La retrospettiva di Monte Carlo documenta questa full immersion nel tratto di costa mediterranea al confine tra Francia e Italia, che portò il pittore anche a Dolceacqua (“un villaggio straordinariamente pittoresco, con un ponte che è un gioiello di leggerezza”) e a Bordighera, dove sostò a lungo, per 79 giorni, dal 18 gennaio al 3 aprile 1884, alloggiato alla Pension Anglaise, da cui partiva ogni mattina con i suoi pennelli e cavalletti. Scrive all’amico e mercante d’arte parigino Paul Durand-Ruel: “La Riviera ligure è rischiarata da un sole che modella le forme e accarezza la natura […] Acqua, fiori e poesia si confondono in un’armonia musicale di colori che i miei occhi non hanno mai incontrato”.
Al Grimaldi Forum si possono apprezzare capolavori come Il Castello di Dolceacqua e La Valle della Nervia e Dolceacqua (mai esposto). Più numerose le tele dedicate a Bordighera, tra cui spiccano Strada romana a Bordighera, che ha sullo sfondo le Alpi Marittime, e Veduta di Bordighera, che ha invece un azzurrissimo mare in lontananza. Da notare in queste opere, come in molte altre dell’artista, la perfetta e armonica integrazione tra elementi naturali (paesaggi, giardini, alberi e fiori) ed elementi architettonici (case, palazzi, chiese), tra l’irregolarità e la varietà anche cromatica della natura e le forme regolari delle costruzioni, un segnale che indica la presenza dell’uomo in un contesto privo di figure umane. In questo scorcio estremo di Liguria, a pochi chilometri dal confine transalpino, Monet dipinge sia edifici d’epoca che le nuove ville costruite da ricchi francesi. Bordighera era stato per secoli un territorio povero e marginale. L’apertura della tratte ferroviarie Genova-Ventimiglia (1871) e Marsiglia-Ventimiglia (1872) ne fanno una località privilegiata, scelta dalla buona società europea per svernare e ritrovare una natura ancora intatta. Qui si affolla un turismo cosmopolita, soprattutto inglesi e tedeschi, ma è presente anche l’aristocrazia italiana, ai massimi livelli: a partire dal 1879 vi passa gran parte dell’anno la stessa Regina Margherita.
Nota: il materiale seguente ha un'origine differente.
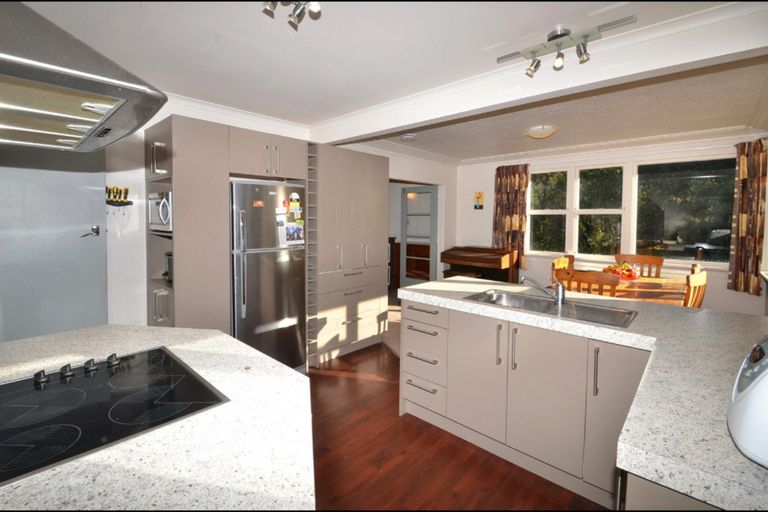 Photo of property in 27 Tower Avenue, Waverley, Dunedin, 9013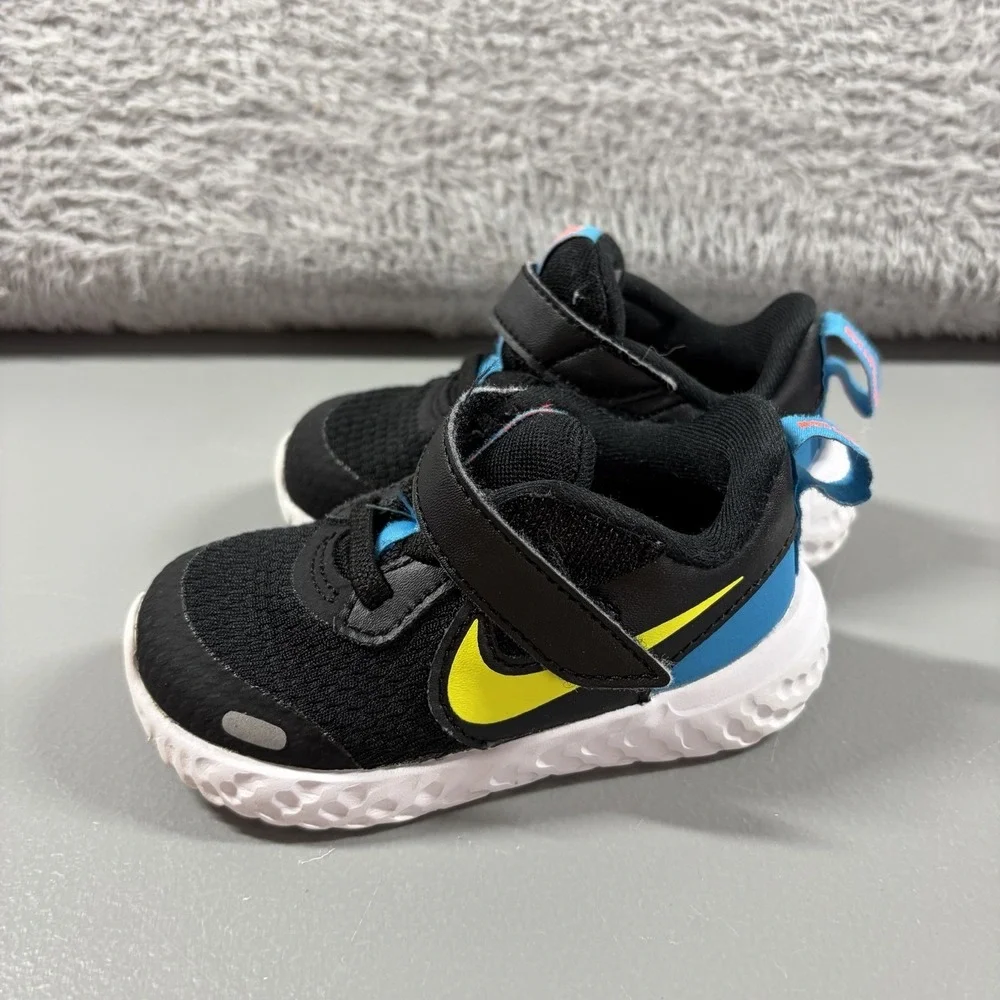 Nike Revolution Sneakers Toddler 5C Bundle Lot of 2 Blue Black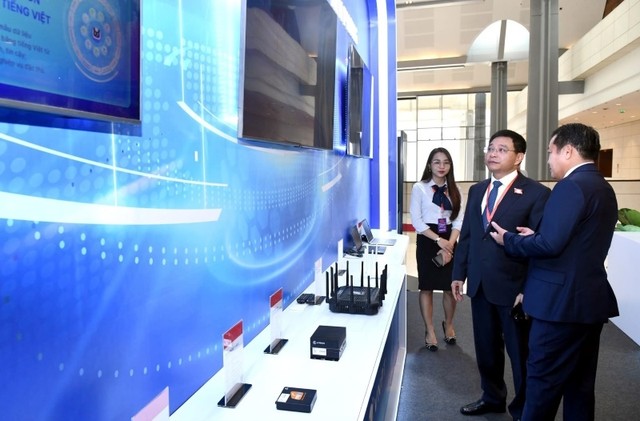 Bộ trưởng Nguyễn Văn Thắng nghe lãnh đạo VNPT chia sẻ về các giải pháp công nghệ mới.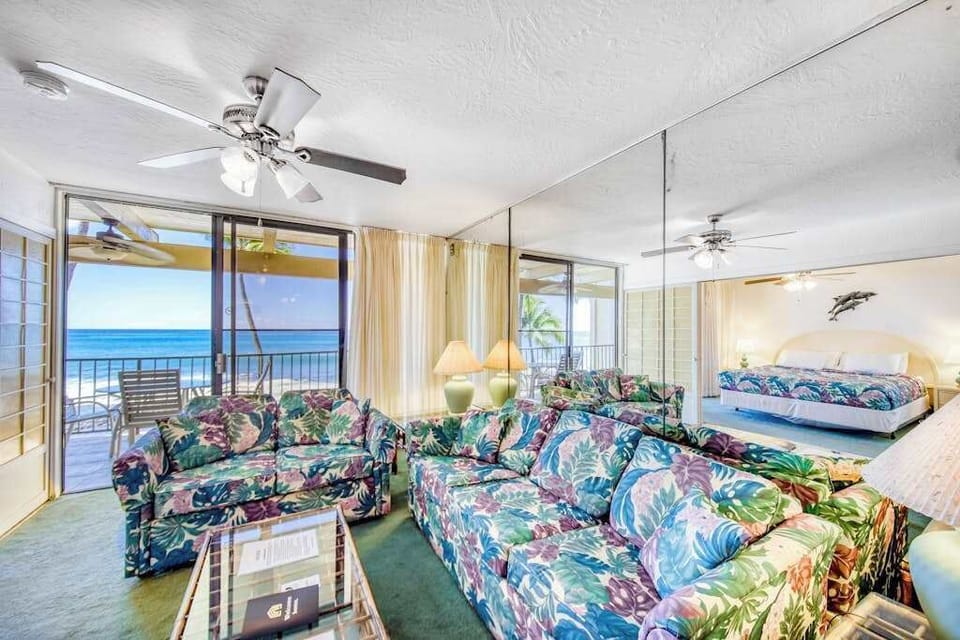 Sun-Kissed Living Space With Endless Ocean Horizons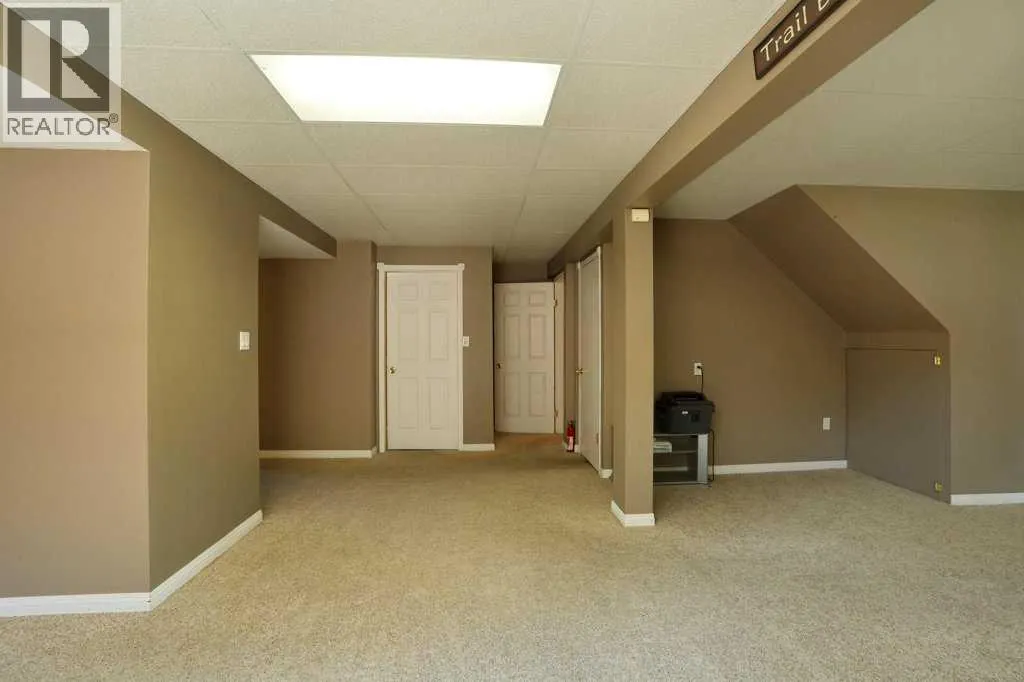 75 Upland Road W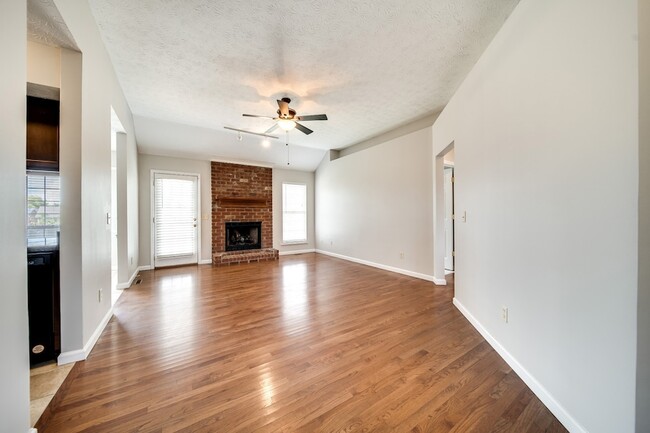 Building Photo - 133 Cloverfield Ct
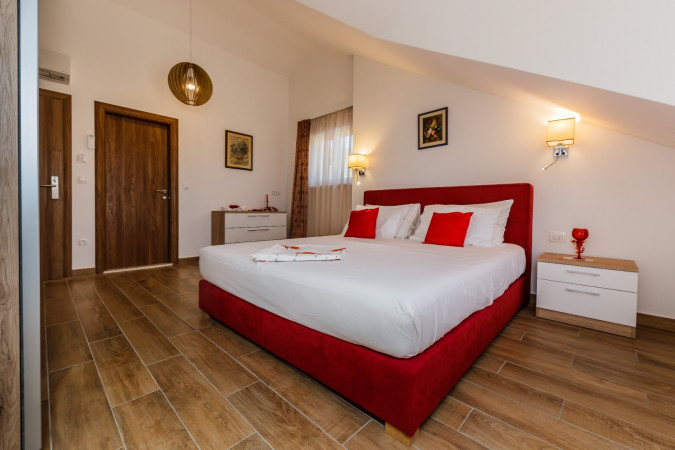Soba 4 & 5, Villa Kosta s bazenom, Ka&scaron;tel Novi, Split Rudine, Ka&scaron;tel Novi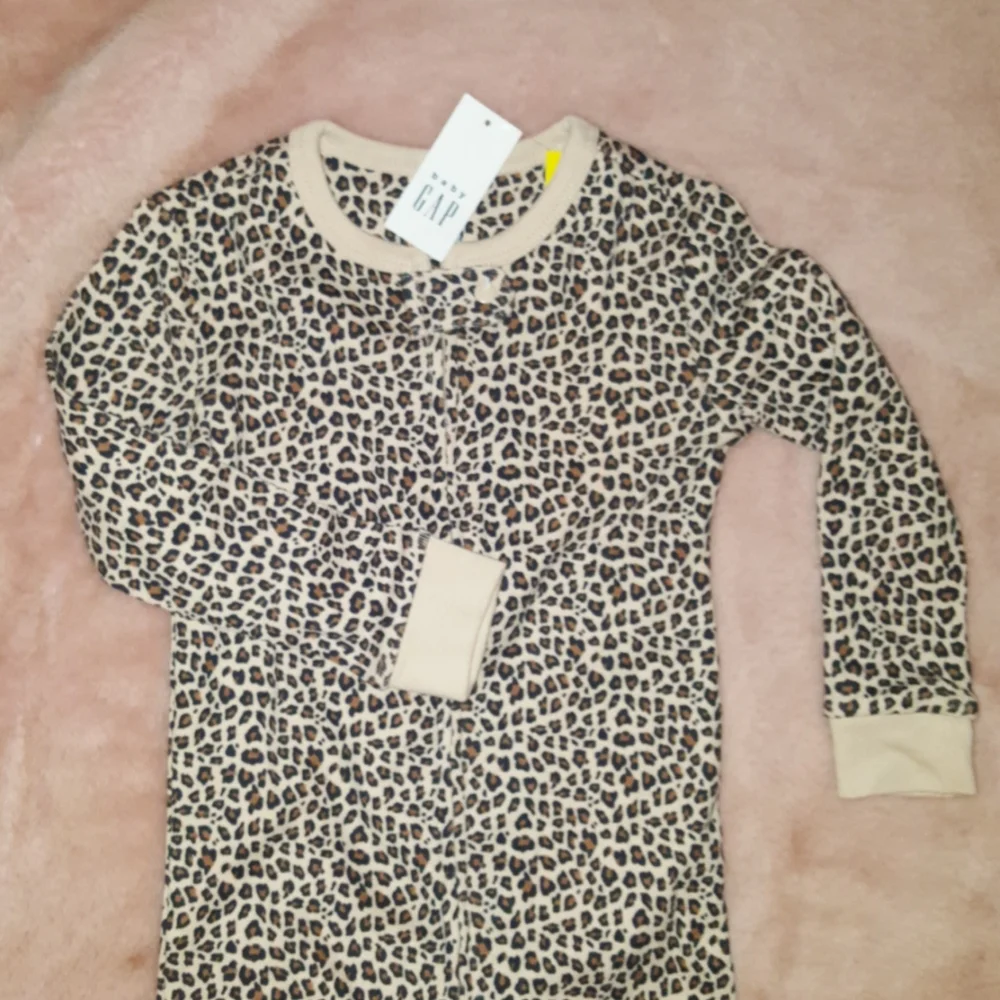 Baby Gap Leopard Print Ribbed Zip‎ Front Sleeper Pajamas 18-24 Months NEW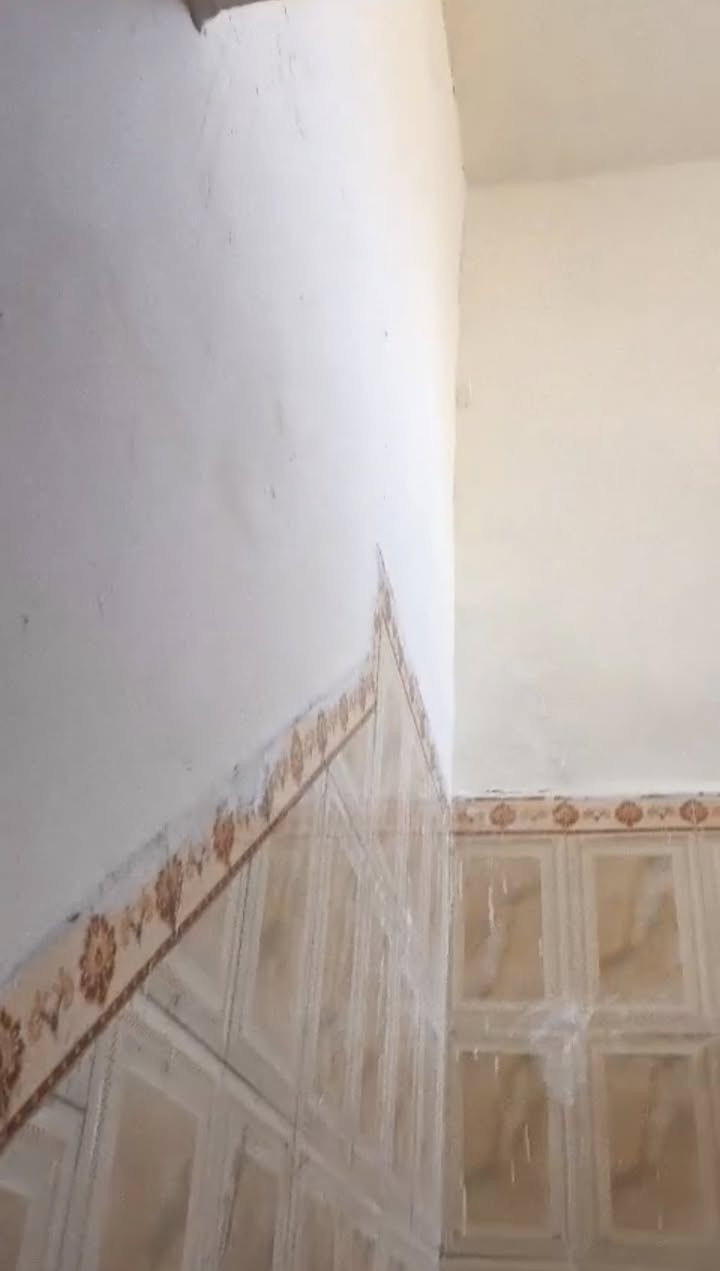 السلام عليكم صاحب الكروب اذء مصير زحمةًوافق ع منشور ، بيت للبيع بناء حديث بغداد الحسينية، البيت جاهز  من سيراميك وا مغاسل جديده كلشي جديد بس تنقل أغراضك بيه وتسكن. سعره57 بيه مجال. هذا صاحب البيت مباشر وياه، رقم صاحب البيت:(ملاحضة اذء ماتريد  تسكن بية تكدر اتجرها ب250الف او 275

‭0771 090 8393‬
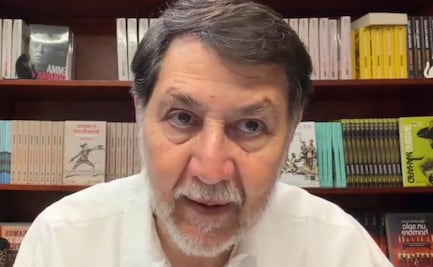 Regresa Noroña de vacaciones en Europa; acusa a medios de comunicación de alentar agresiones en su contra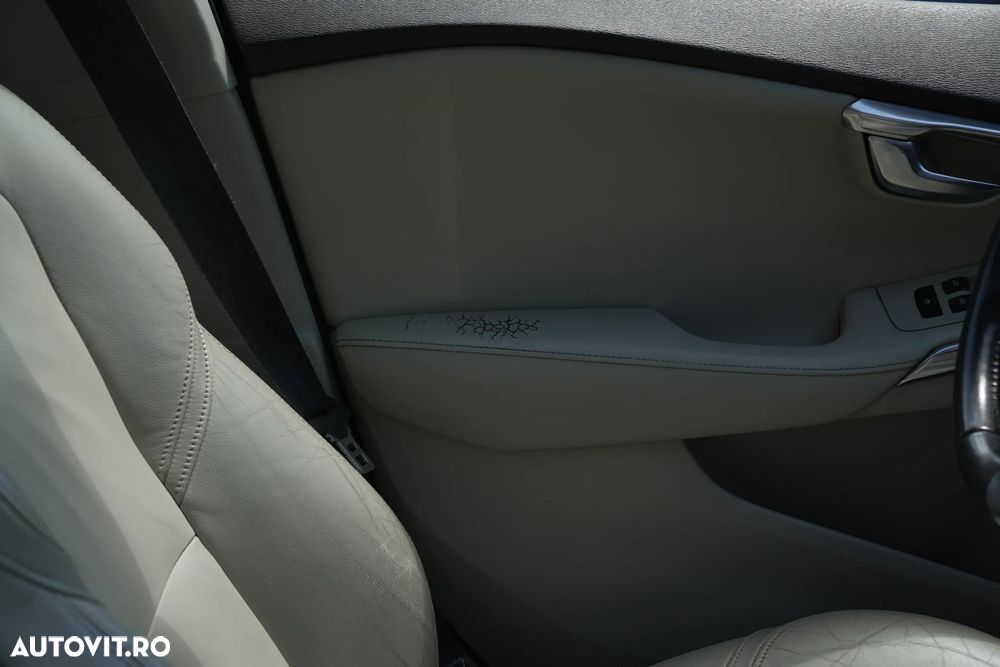 Volvo V40 D3 Summum - 15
Se ai primi del Novecento questi luoghi si confermeranno come meta ambita di un turismo internazionale d’élite, lo si deve anche al pennello di Claude Monet. Prima di lasciare la Liguria per tornare in Francia, il maestro scrive un’altra lettera al gallerista Durand-Ruel, in cui ammette: “Circondato da questa luce abbagliante, trovo la mia tavolozza ben modesta […]. Forse, una volta rientrato a casa, mi ricorderà un po’ ciò che ho visto”.
Porterà con sé per sempre il mistero della bellezza luminosa della natura scoperta in Riviera, quell’attimo fuggente rincorso per tutta la sua esistenza terrena.